## What the task asks
Answer these from the passage on Australia's social media ban for teenagers:
(a) How many teenagers did the British Medical Journal study follow?
(b) What will the new maximum fine for tech firms be, in Australian dollars?
(c) Which internet regulator's information-gathering reach does the government want to strengthen?

## Exercise passage
Australia has spent six months running the world’s first big experiment in keeping teenagers off social media. The results are now in and the results are that teenagers are still on social media. Pretty much all of them.
So naturally, the government has looked at this comprehensive, undeniable, slightly embarrassing failure and decided that the correct response is to do exactly the same thing again, except angrier and with bigger fines.
A study in the British Medical Journal followed 408 teenagers and found that 85% of Australians aged 12 to 15 were still merrily logging on three months after the ban supposedly cut them off from the world.
The New York Times took a look and concluded that “six months in, most indications are that the law has largely failed at keeping young teens off the platforms.” One parent, asked how the great crackdown was going in their household, offered the immortal line “I don’t know a single person who’s lost an account.”
The methods teenagers use to defeat this multimillion-dollar age-verification apparatus are the fun part.
Some of them draw mustaches on their faces. A nation’s flagship child-protection technology, the thing other governments are flying in to study, can be undone by a child with a marker.
The rest just borrow an account from mom, or an older brother, or anyone in the house who has technically aged past the algorithm’s wild guessing. The whole edifice has the structural integrity of a wet paper bag and the teenagers worked that out in roughly a day.
You would think a government confronted with this would feel a flicker of doubt. You would be wrong. Prime Minister Anthony Albanese stepped up on Saturday and announced that the maximum fine for tech firms would double from A$49.5 million to A$99 million (around 68 million USD) because clearly the problem with an impossible law is that the threats attached to it weren’t scary enough.
“It’s clear Big Tech are not doing enough to comply with the law – there are still too many children on social media,” he said, with the wounded confidence of a man who has never once considered that the law itself might be the issue. “These changes reflect the seriousness with which we take any failure by social media companies to comply.”
Here sits a real expansion of state power and the mustache jokes have done a fine job of keeping anyone from looking at it. The government wants to strengthen the information-gathering reach of its internet regulator, the eSafety Commissioner.
Communications Minister Anika Wells delivered the obligatory villain messaging, declaring that “Based on the regular updates I receive from the eSafety Commissioner, it is clear to me that social media platforms are adopting tricks straight out of the big tech playbook and doing the bare minimum to get by.” That’s a tidy story that conveniently skips over who’s building the surveillance plumbing.

## Data excerpt
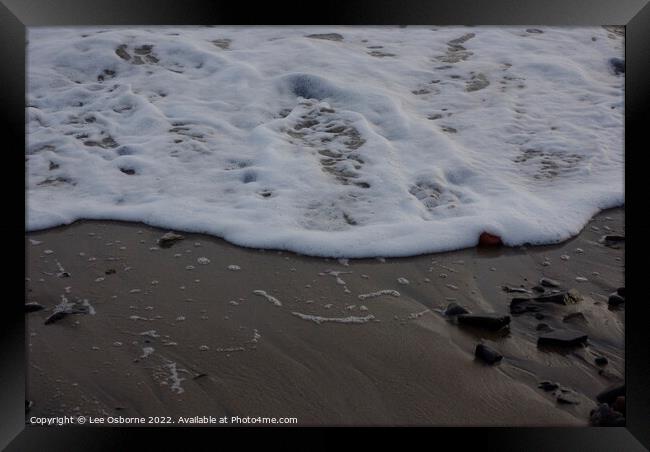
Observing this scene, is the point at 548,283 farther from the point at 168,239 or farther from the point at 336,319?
the point at 168,239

## Expected output
(a) 408
(b) A$99 million
(c) The eSafety Commissioner